The consciousness question is telling. Both say no (or “probably not”). LeCun is absolute: “absolutely not.” Brown hedges: “probably not, for appropriate definitions of consciousness.” Neither believes we’re on the precipice of doomsday - both say “renaissance” is more likely than robot overlords.

What makes this debate so valuable is that both researchers are deeply technical, deeply informed, and fundamentally disagree about what understanding requires. LeCun’s background in computer vision, convolutional networks, and now world models shapes his conviction that intelligence requires grounded, embodied learning. Brown’s work at DeepMind on systems like AlphaGo and now Gemini demonstrates what’s possible when you scale up pattern matching to unprecedented levels.

The throughline in LeCun’s argument - from his famous “machine learning sucks” slide to his new startup AMI focused on world models - is that deep learning and backpropagation are fantastic, but we need to combine them with fundamentally different training paradigms. Not next-token prediction on text, but joint embedding predictive architectures (JEPA) trained on video and other high-bandwidth sensory data.

The question isn’t binary. LLMs do understand - they extract patterns, build internal representations, perform reasoning. But their understanding is constrained by the poverty of their training signal.
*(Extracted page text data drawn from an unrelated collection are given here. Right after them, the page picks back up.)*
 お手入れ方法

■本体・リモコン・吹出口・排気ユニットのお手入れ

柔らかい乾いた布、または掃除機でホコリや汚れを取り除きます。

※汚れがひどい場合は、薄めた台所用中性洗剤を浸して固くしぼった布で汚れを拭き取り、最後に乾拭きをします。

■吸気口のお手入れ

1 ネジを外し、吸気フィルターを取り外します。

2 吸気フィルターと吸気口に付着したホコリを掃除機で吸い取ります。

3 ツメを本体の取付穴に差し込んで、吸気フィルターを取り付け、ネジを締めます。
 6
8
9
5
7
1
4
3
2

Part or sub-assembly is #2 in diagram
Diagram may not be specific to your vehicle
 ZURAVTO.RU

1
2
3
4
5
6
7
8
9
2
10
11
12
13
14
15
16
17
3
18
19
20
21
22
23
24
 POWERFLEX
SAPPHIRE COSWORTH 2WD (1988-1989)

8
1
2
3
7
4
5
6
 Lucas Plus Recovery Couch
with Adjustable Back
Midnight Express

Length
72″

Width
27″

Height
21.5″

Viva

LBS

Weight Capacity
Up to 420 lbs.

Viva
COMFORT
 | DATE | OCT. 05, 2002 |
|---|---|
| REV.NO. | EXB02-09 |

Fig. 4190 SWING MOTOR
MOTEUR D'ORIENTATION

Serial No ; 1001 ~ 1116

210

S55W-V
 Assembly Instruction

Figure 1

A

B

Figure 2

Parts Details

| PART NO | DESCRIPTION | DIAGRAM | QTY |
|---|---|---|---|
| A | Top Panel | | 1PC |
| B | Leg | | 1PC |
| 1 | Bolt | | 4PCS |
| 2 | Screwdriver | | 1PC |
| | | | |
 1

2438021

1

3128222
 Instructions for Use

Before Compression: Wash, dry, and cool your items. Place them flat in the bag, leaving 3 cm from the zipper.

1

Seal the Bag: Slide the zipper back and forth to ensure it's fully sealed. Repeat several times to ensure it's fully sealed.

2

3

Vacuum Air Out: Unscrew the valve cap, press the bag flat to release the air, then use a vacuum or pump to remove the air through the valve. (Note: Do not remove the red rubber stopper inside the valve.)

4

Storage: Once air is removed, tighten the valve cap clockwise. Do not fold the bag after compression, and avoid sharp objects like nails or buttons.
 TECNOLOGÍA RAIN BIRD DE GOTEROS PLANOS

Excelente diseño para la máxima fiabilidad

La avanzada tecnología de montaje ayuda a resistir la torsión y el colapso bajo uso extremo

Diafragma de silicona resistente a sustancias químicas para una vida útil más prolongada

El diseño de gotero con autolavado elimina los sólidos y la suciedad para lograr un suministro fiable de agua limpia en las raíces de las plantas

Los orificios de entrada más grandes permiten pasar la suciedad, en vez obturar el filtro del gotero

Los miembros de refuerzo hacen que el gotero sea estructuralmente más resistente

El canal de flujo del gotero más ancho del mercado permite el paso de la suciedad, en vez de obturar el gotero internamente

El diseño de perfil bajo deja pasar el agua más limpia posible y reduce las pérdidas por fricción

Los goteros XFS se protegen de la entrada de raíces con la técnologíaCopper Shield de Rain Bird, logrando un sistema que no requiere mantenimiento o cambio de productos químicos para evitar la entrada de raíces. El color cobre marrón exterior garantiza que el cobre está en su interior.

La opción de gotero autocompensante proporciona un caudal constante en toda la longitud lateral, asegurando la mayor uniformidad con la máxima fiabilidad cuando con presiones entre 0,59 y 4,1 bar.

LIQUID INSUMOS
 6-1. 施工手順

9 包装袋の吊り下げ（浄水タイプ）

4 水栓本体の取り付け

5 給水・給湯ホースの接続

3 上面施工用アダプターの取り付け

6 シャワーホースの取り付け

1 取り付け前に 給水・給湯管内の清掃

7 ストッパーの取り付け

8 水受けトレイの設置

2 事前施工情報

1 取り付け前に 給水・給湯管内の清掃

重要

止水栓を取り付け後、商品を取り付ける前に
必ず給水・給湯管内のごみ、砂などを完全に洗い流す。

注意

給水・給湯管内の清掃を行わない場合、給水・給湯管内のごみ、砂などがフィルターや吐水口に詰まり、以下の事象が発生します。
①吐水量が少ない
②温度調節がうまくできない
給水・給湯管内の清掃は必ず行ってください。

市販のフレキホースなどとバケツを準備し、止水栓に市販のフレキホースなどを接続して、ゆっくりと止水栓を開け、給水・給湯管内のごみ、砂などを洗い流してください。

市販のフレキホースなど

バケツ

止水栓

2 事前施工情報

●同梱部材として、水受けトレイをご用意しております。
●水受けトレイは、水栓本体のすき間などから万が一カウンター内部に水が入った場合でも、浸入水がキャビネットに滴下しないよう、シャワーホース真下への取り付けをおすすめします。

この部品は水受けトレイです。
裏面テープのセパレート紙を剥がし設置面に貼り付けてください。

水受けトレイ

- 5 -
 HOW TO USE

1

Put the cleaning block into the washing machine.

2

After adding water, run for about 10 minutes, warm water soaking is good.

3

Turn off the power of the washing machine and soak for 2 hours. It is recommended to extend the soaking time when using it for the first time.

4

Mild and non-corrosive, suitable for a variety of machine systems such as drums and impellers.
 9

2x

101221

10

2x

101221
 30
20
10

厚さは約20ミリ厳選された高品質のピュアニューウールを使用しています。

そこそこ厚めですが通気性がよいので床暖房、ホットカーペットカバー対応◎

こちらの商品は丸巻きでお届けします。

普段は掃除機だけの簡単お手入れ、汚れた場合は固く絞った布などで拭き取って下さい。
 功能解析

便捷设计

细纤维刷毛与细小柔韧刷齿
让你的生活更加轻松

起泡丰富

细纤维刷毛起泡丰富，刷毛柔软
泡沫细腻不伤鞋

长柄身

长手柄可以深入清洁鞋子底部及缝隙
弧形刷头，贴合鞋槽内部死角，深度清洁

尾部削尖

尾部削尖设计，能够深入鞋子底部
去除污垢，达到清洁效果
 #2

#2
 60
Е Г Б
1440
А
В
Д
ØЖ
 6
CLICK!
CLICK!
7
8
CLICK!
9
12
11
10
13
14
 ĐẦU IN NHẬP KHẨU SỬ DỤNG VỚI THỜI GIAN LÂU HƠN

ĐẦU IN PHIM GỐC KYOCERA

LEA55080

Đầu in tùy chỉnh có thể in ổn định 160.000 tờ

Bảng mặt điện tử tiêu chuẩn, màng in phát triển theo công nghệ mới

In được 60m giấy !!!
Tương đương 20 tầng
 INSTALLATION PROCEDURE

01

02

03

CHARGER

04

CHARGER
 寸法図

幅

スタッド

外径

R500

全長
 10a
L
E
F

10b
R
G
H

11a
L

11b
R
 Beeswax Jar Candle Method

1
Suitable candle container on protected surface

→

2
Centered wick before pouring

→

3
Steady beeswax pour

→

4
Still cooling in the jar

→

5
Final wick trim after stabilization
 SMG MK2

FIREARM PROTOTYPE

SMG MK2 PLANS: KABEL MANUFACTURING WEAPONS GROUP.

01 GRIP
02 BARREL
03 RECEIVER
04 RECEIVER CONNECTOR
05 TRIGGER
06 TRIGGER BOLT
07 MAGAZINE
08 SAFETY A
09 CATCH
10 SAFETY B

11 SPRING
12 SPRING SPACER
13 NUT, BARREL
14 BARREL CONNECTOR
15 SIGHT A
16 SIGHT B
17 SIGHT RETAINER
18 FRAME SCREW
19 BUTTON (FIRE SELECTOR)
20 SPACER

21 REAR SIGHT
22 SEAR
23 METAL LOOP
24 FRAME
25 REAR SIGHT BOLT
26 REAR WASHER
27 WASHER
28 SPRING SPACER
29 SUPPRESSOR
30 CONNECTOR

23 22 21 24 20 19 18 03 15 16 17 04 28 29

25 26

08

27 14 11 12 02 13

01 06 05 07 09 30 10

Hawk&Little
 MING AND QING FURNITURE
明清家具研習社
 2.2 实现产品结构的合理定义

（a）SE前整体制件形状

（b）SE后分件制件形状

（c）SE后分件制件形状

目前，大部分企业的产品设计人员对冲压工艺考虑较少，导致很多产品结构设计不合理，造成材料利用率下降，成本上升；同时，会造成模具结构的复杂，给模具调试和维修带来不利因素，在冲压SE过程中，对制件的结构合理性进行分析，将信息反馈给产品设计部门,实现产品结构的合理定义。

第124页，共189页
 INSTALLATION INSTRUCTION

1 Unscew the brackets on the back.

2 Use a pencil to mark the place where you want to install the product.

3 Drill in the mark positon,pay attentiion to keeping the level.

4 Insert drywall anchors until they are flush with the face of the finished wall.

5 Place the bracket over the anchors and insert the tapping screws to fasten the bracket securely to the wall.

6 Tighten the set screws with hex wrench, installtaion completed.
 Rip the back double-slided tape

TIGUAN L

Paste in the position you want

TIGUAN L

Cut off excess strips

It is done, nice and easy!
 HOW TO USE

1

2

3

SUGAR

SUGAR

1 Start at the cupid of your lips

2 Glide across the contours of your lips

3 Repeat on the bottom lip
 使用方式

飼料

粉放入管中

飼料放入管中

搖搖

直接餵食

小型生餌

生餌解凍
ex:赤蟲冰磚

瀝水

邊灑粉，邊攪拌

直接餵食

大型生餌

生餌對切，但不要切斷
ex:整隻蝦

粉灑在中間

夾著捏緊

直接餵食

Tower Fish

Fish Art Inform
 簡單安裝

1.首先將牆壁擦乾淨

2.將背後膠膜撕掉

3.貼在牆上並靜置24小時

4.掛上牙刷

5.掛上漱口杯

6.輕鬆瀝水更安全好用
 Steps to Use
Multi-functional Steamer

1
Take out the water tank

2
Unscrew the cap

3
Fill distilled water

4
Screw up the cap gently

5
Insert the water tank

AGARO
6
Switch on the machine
Language is humanity’s compressed, symbolic representation of reality. It’s lossy compression. You can recover a lot from it - more than most people expected - but you can’t recover everything.

12 Insights From LeCun and Brown on AI Understanding

The core divide: Brown argues LLMs genuinely understand through pattern matching at elevated abstraction; LeCun argues their understanding is superficial without physical grounding
Information density gap: 10^14 bytes trains an LLM on all internet text OR a vision model on what a 4-year-old has seen (16,000 hours of visual data at 2MB/s)
Sample efficiency vs. ultimate capability: Cats learn to walk faster than humans, but that doesn’t make them smarter - what matters is final performance
Mathematical reasoning: 2025 IMO results show LLMs solving novel problems at top-dozen-human level by combining concepts, not just pattern matching training data
Interpretability advantage: We have better access to LLM neurons than human neurons - can freeze, replay, and trace computational circuits forming during problem-solving
Grounding problem: LLMs pass bar exams but we still don’t have robots that learn household tasks or self-driving cars that learn in 20 hours like teenagers
Chess analogy: AlphaZero needed more games than human grandmasters to reach superhuman performance - proves both “sample inefficiency” and “ultimate superiority”
Consciousness consensus: Both researchers agree LLMs are not conscious (or “probably not”) despite understanding debate
Future outlook: Both predict “renaissance” over “doomsday” - neither fears robot overlords, both see transformative positive potential
LeCun’s path forward: World models trained on high-dimensional continuous data (video) using JEPA architectures, not just text-based next-token prediction
Mechanistic interpretability: LLMs spontaneously develop internal computational circuits to solve math problems while being trained only to predict next tokens
The binary trap: The “do they understand” question demands a gradient answer - LeCun’s “sort of” is more accurate than either yes or no

What This Means for AI Research and World Models

Do LLMs understand? “Sort of” is the honest answer. They extract patterns and perform reasoning at elevated abstraction, but their understanding is constrained by training on language - humanity’s lossy compression of reality. You can recover a lot from text, but not physical intuition. That’s why we have bar-exam-passing models but no kitchen-cleaning robots.